Soul of Flame (Imdalind Series #4)(38)



Wyn laughed and pushed more toward me, but the attempt at playing was only halfhearted. My soul was too sore for me to focus on much else.

I gasped as the words came to mind, the realization almost so simple I felt stupid for not realizing it, and even more stupid for not having done something to stop it. Ilyan held part of my soul and I part of his.

No wonder everything hurt.





Ten



I lay with Wyn among the feathers, the gentle breeze from the windows picking them up and swirling them over our heads in a blizzard of stars and cotton down.

We hadn’t said a word for the last few minutes. We had merely lain in silence as I continually searched for Ilyan, my magic stretching as I sought out his magic, his soul. I searched for any sign that he was still alive, but I felt nothing.
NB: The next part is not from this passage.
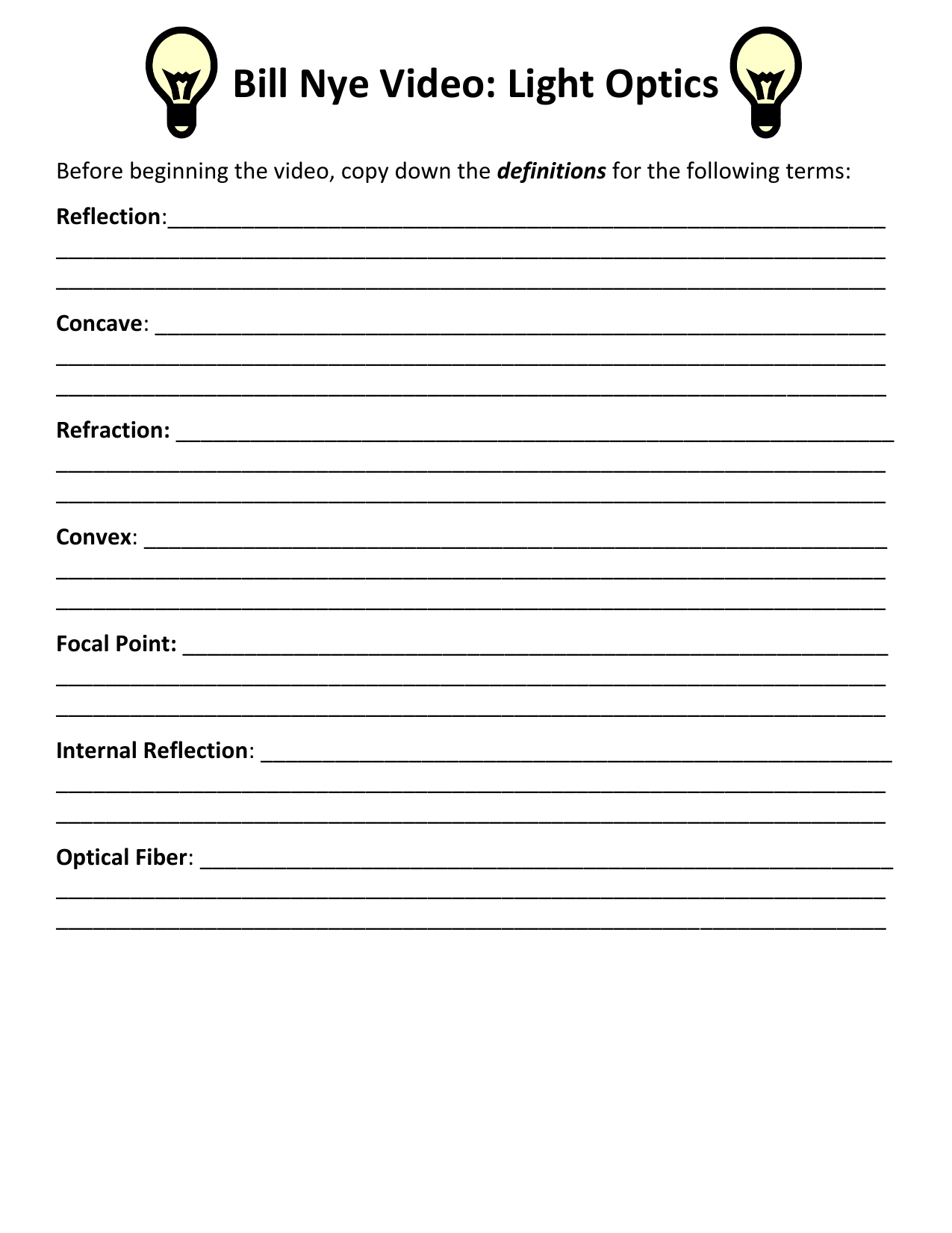 Printables Of Bill Nye Light Optics Worksheet Answers
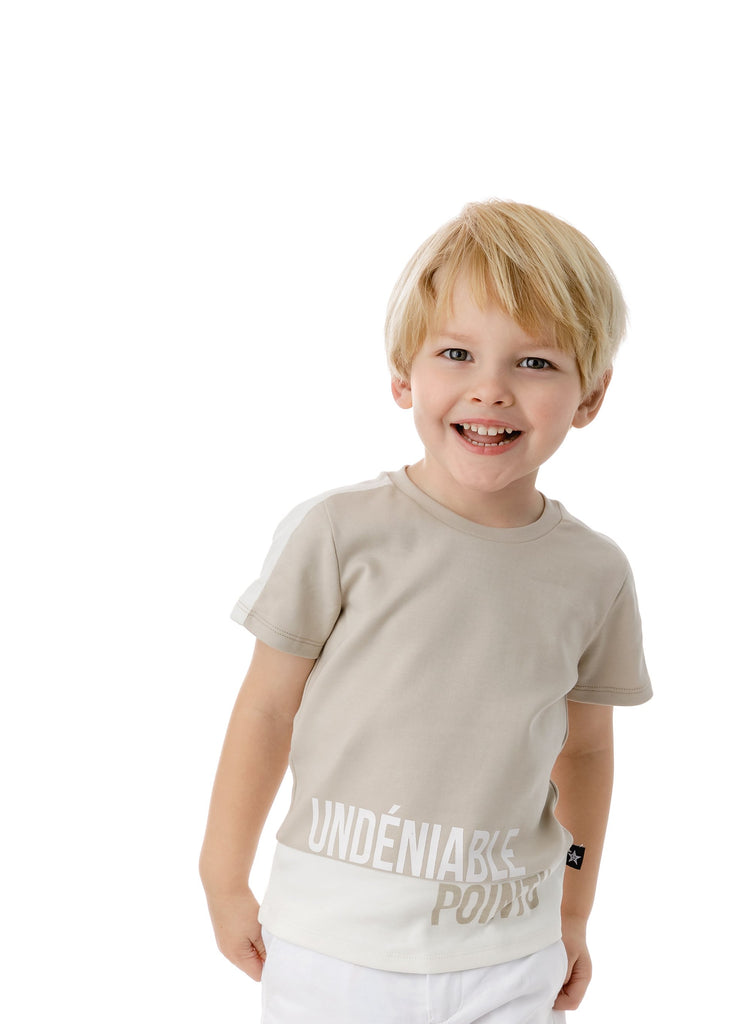 Boys' Tan and White Colorblock T-shirt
The thought only frightened me more, yet I kept it locked up, too scared to put words to my fears.

I exhaled deeply, my chest shaking with the threat of tears as the air left me. I had hoped the haze of sadness that lay over me would have gone, but I was still trapped underneath it.

“You are supposed to tell me this stuff, Jos,” Wyn whispered into the silence, her hand moving to wrap around mine. “I’m your best friend; we are supposed to eat ice cream, watch movies that make us cry, and talk about how dumb boys are.”

“There is no ice cream,” I said sullenly, even though I knew I wouldn’t be able to eat it if it were available.

“True, but I’m here, and I’m even better than ice cream.”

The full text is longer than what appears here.